L-R: Katrina Robinson, Victoria Garofalides, Kat Robson and Sarah Tattersall

Hosting comedy with a difference – with an all-female line-up – Girls With Jokes features four up-and-coming comediennes who have a knack for broaching the ‘unsayable’. Opening the evening, Sarah Tattershall’s onstage persona is an ardent rom-com fan and can’t help but see every scenario in life as one that could potentially lead to love. Covering the subject of ex’s, Tattersall gently subverts expectations and plays devil’s advocate for why wanting your ex back is the ‘right’ thing to do.

Next up onstage is Kat Ronson and in many ways, her onstage persona challenges the more liberal-minded members of the audience. With nothing off-limits, Ronson touches on abortion, dating younger guys, seizures and the perennial ‘charm’ of tattoos. Ronson certainly doesn’t ‘play it safe’, but speaks candidly about all the things that women ‘shouldn’t’ admit to, but may do anyway.

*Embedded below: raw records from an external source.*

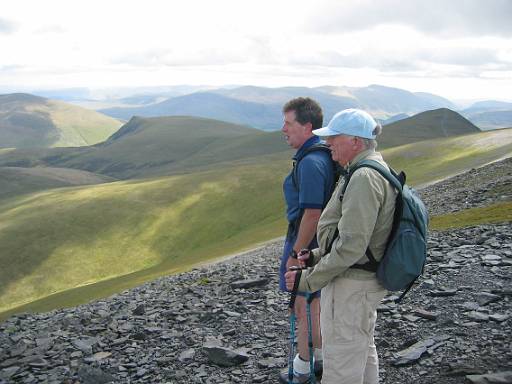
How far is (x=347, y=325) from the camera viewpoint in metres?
7.44

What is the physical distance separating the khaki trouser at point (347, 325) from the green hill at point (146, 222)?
186 ft

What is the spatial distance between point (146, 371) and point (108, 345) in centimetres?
260

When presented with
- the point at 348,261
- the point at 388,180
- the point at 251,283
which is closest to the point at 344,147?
the point at 388,180

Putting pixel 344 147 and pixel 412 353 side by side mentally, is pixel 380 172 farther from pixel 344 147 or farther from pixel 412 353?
pixel 412 353

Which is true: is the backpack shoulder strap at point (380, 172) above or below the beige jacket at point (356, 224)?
above

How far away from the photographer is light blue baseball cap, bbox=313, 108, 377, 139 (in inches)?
296

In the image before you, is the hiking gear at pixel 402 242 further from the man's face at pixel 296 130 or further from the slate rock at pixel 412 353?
the slate rock at pixel 412 353

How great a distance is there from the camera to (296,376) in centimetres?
975

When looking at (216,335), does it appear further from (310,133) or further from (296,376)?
(310,133)

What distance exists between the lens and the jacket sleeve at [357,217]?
22.4ft

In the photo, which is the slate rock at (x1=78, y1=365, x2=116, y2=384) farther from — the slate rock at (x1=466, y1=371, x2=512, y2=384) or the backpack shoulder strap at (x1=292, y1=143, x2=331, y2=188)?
the slate rock at (x1=466, y1=371, x2=512, y2=384)

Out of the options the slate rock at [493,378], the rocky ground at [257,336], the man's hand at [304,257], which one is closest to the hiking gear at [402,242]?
the man's hand at [304,257]

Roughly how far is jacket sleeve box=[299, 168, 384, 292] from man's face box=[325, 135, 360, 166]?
71 centimetres

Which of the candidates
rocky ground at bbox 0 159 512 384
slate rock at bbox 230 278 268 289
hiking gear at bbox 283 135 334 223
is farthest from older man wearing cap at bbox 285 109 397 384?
slate rock at bbox 230 278 268 289
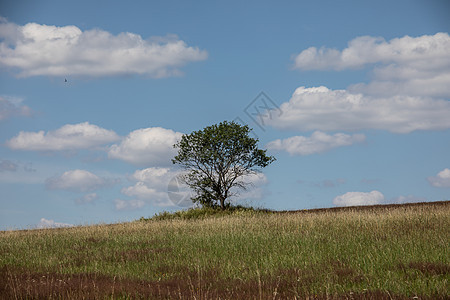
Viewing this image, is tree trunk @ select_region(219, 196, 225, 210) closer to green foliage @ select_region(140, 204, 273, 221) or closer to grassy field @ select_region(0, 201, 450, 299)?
green foliage @ select_region(140, 204, 273, 221)

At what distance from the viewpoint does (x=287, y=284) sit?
9.11 m

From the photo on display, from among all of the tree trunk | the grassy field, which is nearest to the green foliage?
the tree trunk

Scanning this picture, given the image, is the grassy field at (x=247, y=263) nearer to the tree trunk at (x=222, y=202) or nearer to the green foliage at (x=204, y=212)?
the green foliage at (x=204, y=212)

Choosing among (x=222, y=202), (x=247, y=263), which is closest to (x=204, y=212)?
(x=222, y=202)

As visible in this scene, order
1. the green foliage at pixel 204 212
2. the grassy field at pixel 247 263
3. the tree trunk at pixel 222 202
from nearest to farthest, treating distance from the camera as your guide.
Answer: the grassy field at pixel 247 263
the green foliage at pixel 204 212
the tree trunk at pixel 222 202

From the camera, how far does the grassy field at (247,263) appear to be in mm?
8570

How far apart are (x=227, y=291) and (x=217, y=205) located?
2712 cm

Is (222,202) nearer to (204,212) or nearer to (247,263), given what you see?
(204,212)

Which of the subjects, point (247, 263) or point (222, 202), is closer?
point (247, 263)

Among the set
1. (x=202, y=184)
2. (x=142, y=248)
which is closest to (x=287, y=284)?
(x=142, y=248)

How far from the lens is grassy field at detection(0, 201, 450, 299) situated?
8.57 m

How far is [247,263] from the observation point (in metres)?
12.1

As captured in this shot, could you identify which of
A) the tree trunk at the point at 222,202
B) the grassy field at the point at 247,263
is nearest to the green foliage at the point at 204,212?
the tree trunk at the point at 222,202

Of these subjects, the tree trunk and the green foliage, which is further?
the tree trunk
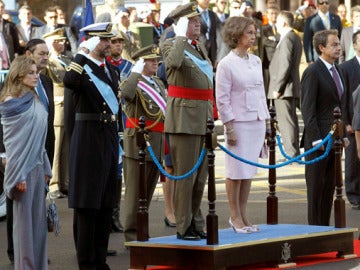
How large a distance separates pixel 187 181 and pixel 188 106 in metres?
0.70

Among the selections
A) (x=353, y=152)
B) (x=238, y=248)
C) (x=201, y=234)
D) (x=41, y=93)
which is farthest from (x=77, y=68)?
(x=353, y=152)

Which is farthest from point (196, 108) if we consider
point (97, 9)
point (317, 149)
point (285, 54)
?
point (97, 9)

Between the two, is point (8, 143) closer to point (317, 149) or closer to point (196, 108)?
point (196, 108)

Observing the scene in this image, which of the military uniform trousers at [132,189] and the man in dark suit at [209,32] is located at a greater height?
the man in dark suit at [209,32]

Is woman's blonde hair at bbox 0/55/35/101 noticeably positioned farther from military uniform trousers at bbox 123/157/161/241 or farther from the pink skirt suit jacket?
military uniform trousers at bbox 123/157/161/241

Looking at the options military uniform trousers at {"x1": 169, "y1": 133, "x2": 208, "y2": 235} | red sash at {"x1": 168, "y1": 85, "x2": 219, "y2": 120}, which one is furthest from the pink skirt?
red sash at {"x1": 168, "y1": 85, "x2": 219, "y2": 120}

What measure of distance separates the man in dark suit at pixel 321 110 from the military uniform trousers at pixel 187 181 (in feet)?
5.66

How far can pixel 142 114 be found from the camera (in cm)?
1510

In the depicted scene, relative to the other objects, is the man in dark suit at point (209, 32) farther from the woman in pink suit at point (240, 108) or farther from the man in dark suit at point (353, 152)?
the woman in pink suit at point (240, 108)

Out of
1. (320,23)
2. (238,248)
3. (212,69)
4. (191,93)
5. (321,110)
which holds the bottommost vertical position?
(238,248)

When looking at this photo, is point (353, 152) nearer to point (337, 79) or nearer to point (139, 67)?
point (337, 79)

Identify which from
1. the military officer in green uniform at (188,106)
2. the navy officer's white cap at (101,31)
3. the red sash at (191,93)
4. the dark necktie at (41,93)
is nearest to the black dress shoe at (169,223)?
the military officer in green uniform at (188,106)

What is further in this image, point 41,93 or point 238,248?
point 41,93

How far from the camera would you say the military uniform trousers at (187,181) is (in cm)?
1369
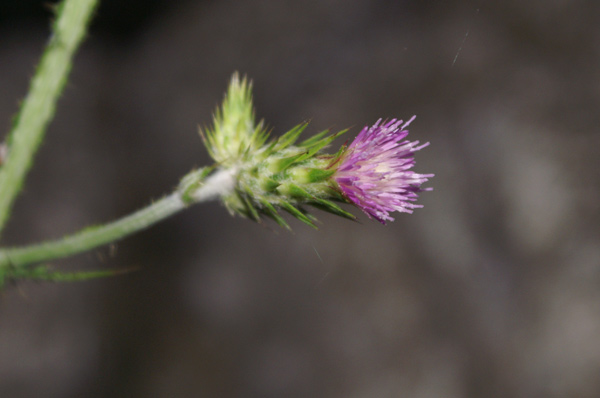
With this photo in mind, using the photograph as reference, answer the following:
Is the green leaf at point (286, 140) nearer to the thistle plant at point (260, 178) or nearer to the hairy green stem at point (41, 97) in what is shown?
the thistle plant at point (260, 178)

Third up in the evening, Katerina Robinson manages through humour manages to be frank about singledom, and how being alone and wanting sex can lead to ‘unwise’ choices one wouldn’t normally make. In some ‘confessional’ routines, talking about the minutiae of life and dating can be about ‘pushing the envelope’. However in Robinson’s case, it’s about being candid without having to edit oneself. As she points out, when it comes to living one’s ‘best life’, we can fool ourselves as much as we kid others.

Closing Girls With Jokes, Victoria Garofalides challenges that most ‘sacred’ of institutions – motherhood. Candid to fault about her ambivalence to its ‘specialness’, Garofalides’ onstage persona is both self-deprecating and cocksure. Channelling Patsy and Eddie from Absolutely Fabulous, her persona’s penchant for a responsibility-free life shows some people are ill-equipped for ‘adulting’.

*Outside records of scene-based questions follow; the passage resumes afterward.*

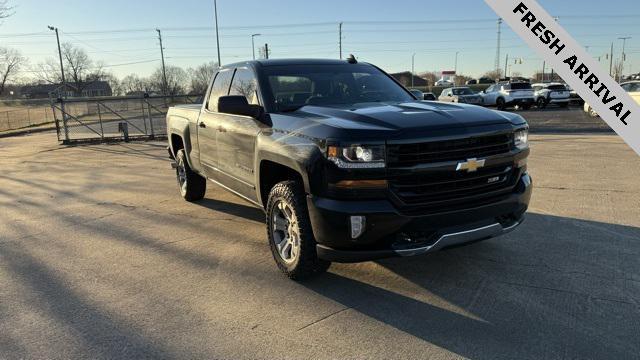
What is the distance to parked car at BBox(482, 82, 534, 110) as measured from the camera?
28578 mm

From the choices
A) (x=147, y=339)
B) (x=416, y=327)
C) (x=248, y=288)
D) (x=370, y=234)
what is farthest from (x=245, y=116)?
(x=416, y=327)

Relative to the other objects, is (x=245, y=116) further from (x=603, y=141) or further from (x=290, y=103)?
(x=603, y=141)

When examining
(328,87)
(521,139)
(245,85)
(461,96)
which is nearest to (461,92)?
(461,96)

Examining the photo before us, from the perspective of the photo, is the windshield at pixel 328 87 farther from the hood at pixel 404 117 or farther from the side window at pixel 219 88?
the side window at pixel 219 88

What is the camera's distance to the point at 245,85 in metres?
5.09

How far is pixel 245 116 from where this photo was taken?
15.4ft

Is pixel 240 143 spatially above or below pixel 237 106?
below

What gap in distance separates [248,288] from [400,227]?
144 centimetres

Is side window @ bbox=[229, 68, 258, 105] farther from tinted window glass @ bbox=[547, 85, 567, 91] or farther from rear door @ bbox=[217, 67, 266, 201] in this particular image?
tinted window glass @ bbox=[547, 85, 567, 91]

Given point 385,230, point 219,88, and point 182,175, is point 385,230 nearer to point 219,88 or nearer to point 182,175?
point 219,88

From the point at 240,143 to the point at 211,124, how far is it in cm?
99

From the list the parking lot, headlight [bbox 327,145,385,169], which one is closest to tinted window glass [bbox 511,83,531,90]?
the parking lot

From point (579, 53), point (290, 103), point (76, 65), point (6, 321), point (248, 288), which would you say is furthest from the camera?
point (76, 65)

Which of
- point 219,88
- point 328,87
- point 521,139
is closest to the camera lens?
point 521,139
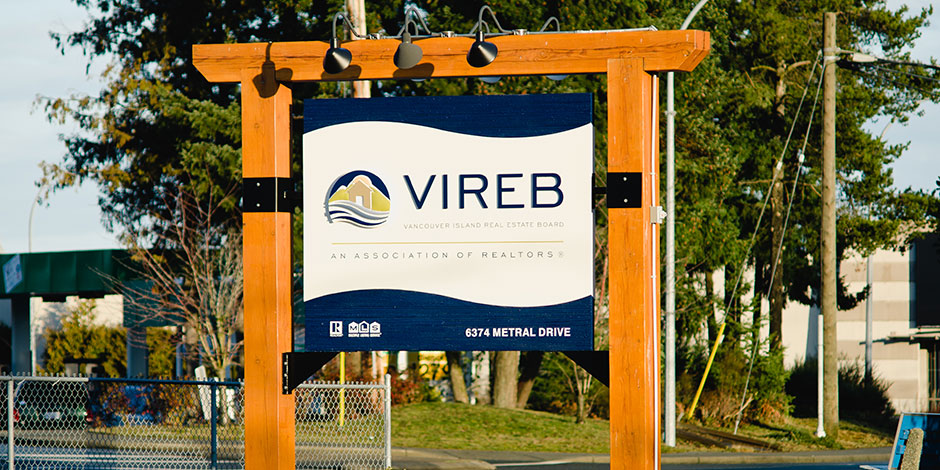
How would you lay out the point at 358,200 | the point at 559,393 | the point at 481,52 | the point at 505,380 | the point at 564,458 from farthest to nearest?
the point at 559,393 < the point at 505,380 < the point at 564,458 < the point at 358,200 < the point at 481,52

With all the performers, there is a knowingness about how women should behave and think versus how they really feel. If there is theme to the evening, it’s that women are complicated and know only too well what they feel is in direct opposition of what’s expected of them. By dispensing with ‘sacred cows’, the foursome who make up Girls With Jokes are able to voice not only the concerns of millennials, but also women of all ages.

© Michael Davis 2019

Girls With Jokes ran at King’s Head Theatre on 13th and 14th of July.